WÜSTE GOBI

Tödliche Falle für Urzeitechsen

Ein spektakulärer Fossilienfund in der Inneren Mongolei Chinas zeugt von einem prähistorischen Unglück – und erlaubt Paläontologen ungeahnte Einblicke in das Zusammenleben junger Dinosaurier.

Von Paul C. Sereno

AUF EINEN BLICK

JUGENDHORDE IN DER FALLE

1 In der Wüste Gobi in der chinesischen Inneren Mongolei entdeckten Forscher ein 90 Millionen Jahre altes Massengrab mit den hervorragend erhaltenen fossilen Skeletten von mehr als zwei Dutzend straußenähnlichen Dinosauriern der Art Sinornithomimus dongi.

2 Die Tiere müssen alle gleichzeitig umgekommen sein. Offenbar blieben sie im weichen Grund am Ufer eines Sees stecken und konnten sich nicht wieder befreien. Dann machten sich Raubtiere über sie her.

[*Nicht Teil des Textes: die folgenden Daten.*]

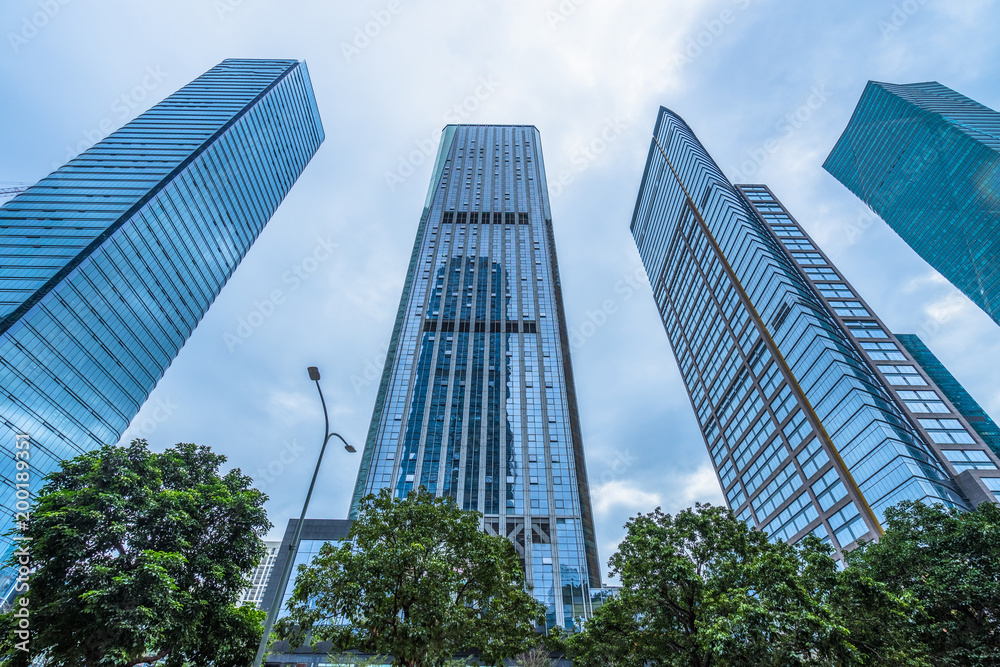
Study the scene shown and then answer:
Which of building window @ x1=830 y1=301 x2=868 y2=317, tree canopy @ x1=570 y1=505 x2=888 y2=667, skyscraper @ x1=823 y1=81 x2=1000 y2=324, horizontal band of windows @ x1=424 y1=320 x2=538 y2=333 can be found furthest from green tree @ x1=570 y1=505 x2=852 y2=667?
skyscraper @ x1=823 y1=81 x2=1000 y2=324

3 Alle Skelette gehörten zu Jungtieren verschiedenen Alters. Möglicherweise zogen diese Saurier in eigenen Gruppen umher, bis sie erwachsen wurden.

Ein Fundort wie dieser war mir in vielen Jahren als Dinosaurierfeldforscher noch nicht begegnet. Erst 15 Tage waren wir mitten in der Wüste Gobi in der Inneren Mongolei auf Fossilsuche. Und nun waren wir anscheinend dabei, gleich einen ganzen Friedhof mit ziemlich intakten Dinosaurierüberresten auszugraben.

Ein paar Wochen später hatten wir an dieser Stelle Knochen von reichlich einem Dutzend Tieren frei gelegt. Dazu benutzten wir neben dem üblichen Werkzeug wie Hacke, Pickel und Grabstichel zeitweise auch schweres Gerät, nämlich Bulldozer, die den Boden über den vielen Fossilien schichtweise abtrugen. Wunderbarerweise gehören alle hier lagernden Skelette zu ein und derselben Saurierart, einem äußerlich an Strauße erinnernden Reptil, das inzwischen – auch dank dieses Massengrabs – zu den bekanntesten Dinosauriern zählt: Sinornithomimus dongi.

Begeistert sind wir von der Stätte inzwischen noch aus anderen Gründen: Die Fossilien und Umgebungsspuren lassen erkennen, wie die Tiere vor 90 Millionen Jahren vermutlich verendeten. Ja, sie erlauben sogar Schlüsse auf ihr soziales Verhalten und Gruppenleben. Es ist etwas Besonderes und wohl Einmaliges, einen so reichen Fund einer einzelnen Dinosaurierspezies mitzuerleben.

Frühe Dinosaurierentdeckungen in der Wüste Gobi sind mit zwei großen Forschern verbunden. Amerikaner denken sofort an den Paläontologen Roy Chapman Andrews (1884 – 1960), den unerschrockenen Expeditionsleiter und späteren Direktor des American Museum of Natural History in New York. In den 1920er Jahren bereiste er die Wüstengebiete Innerasiens, auch Teile der heutigen Mongolei. Er fand dort, in der Äußeren Mongolei, erstmals Dinosauriereier – damals als Sensation gefeiert. Zur Ausbeute dieser Fahrten gehörte auch der am Hinterfuß sichelkrallenbewehrte, zweibeinige Velociraptor, heute vielen aus dem Film »Jurassic Park« bekannt.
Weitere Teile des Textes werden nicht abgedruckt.